## Problem requirements
Answer these questions using the text on cartels and avocado farming in Mexico below.
1. How much money do cartels make from avocado production?
2. How many people did the CJNG kill in Urapan in 2019?
3. What approach has Cherán taken toward avocado production?

In February 18, 2022, Mexico and the United States agreed "to enact the measures that ensure safety" of agricultural inspectors, after one US inspector received a threat "against him and his family."

== Cartel involvement ==
The 2006 War on Drugs led to a decrease in drug profitability among organized crime groups, prompting them to move into more licit industries between 2009 and 2013. Cartels began to extract protection payments from avocado producers and seized land, particularly in Michoacán, cutting growers' profits and increasing violence. Since then the cartels have managed to break into the mango, lime, and avocado industries. The export of avocados to the U.S. brings in $2.8 billion a year, with a high of $3.1 billion in 2022, to the Mexican economy, with cartels making $770 million from avocado production.

From the late 2010s and early 2020s avocado farming in Mexico has been significantly impacted by gang racketeering (see Pueblos Unidos). Avocado farmers have become targets for the cartels leading to an increase in civilian-on-cartel violence. From 2011 to 2019 there has been an increase in homicides related to the cartels, a large demographic being affected by this violence being agricultural workers. This violence notably takes the form of kidnapping of family and murder if farmers refuse to pay "protection fees" to the cartels. The cartels have also, unintentionally, been growing the avocado industry by logging on protected forests and diverting local water sources to irrigate their farms. Another aspect is their influence on the market, by forcing farmers to only work on certain days of the week, they have played a part in increasing the prices of the fruit through market manipulation. Michoacán, is the epicenter of this cartel violence, as the majority of the avocados are grown in the region. Cartels active in this area at the Jalisco New Generation Cartel (CJNG), Nueva Familia Michoacana, the Tepalcatepec Cartel, and Zincuirán Cartel. These cartels often compete against each other for the "green gold" known as avocados.

The CJNG in particular have had the most violent encounters as they are already a well-established cartel. In 2019 they killed nine people in Urapan and hung the corpses of their victims over a prominent overpass in the city.

Due to the high cartel violence, many communities have banded together and have begun taking measures against the cartels. For affluent towns rent the police to defend their farms and workers from the cartels. However, for communities that can't afford to rent out a police force, they may form their own militias, sometimes referred to as "autodefensa" groups. Several such examples are the farmers of Tancítaro and their Tancítaro Public Security Force and the anti-avocado militia of Cherán. Both of these cities have different ways of approaching the avocado cartel problem. For Cherán, it is the outright banning of avocado production. Planting or logging to plant avocados is outright outlawed. Any farmer caught planting avocados are sent to the town jail and must pay a fee. If the offense is repeated the land is requisitioned by the government. On the other hand, Tancítaro has come up with an opposite countermeasure. They still allow the export of avocados as it is a lucrative export for the city. The differences is they have bolstered the city's defenses through the use of bomb-proof checkpoints and a volunteer defense force to protect their avocado farms.

## Extracted entries
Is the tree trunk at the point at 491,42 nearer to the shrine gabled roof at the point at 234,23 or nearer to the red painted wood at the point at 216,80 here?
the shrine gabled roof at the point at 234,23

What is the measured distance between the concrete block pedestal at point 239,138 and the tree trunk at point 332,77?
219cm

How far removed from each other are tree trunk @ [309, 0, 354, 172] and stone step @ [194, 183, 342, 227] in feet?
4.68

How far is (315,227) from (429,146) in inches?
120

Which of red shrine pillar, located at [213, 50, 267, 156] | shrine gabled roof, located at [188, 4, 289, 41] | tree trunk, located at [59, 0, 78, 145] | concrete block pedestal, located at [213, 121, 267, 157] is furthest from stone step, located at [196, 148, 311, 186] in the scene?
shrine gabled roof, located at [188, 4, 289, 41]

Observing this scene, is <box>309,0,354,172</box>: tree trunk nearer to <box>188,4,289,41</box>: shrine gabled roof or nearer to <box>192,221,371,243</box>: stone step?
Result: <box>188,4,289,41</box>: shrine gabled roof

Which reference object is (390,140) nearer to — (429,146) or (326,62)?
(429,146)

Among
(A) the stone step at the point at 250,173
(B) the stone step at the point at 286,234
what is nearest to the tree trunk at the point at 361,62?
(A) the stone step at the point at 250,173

## Solution
1. $770 million.
2. Nine.
3. It bans avocado production outright, including planting or logging to plant avocados.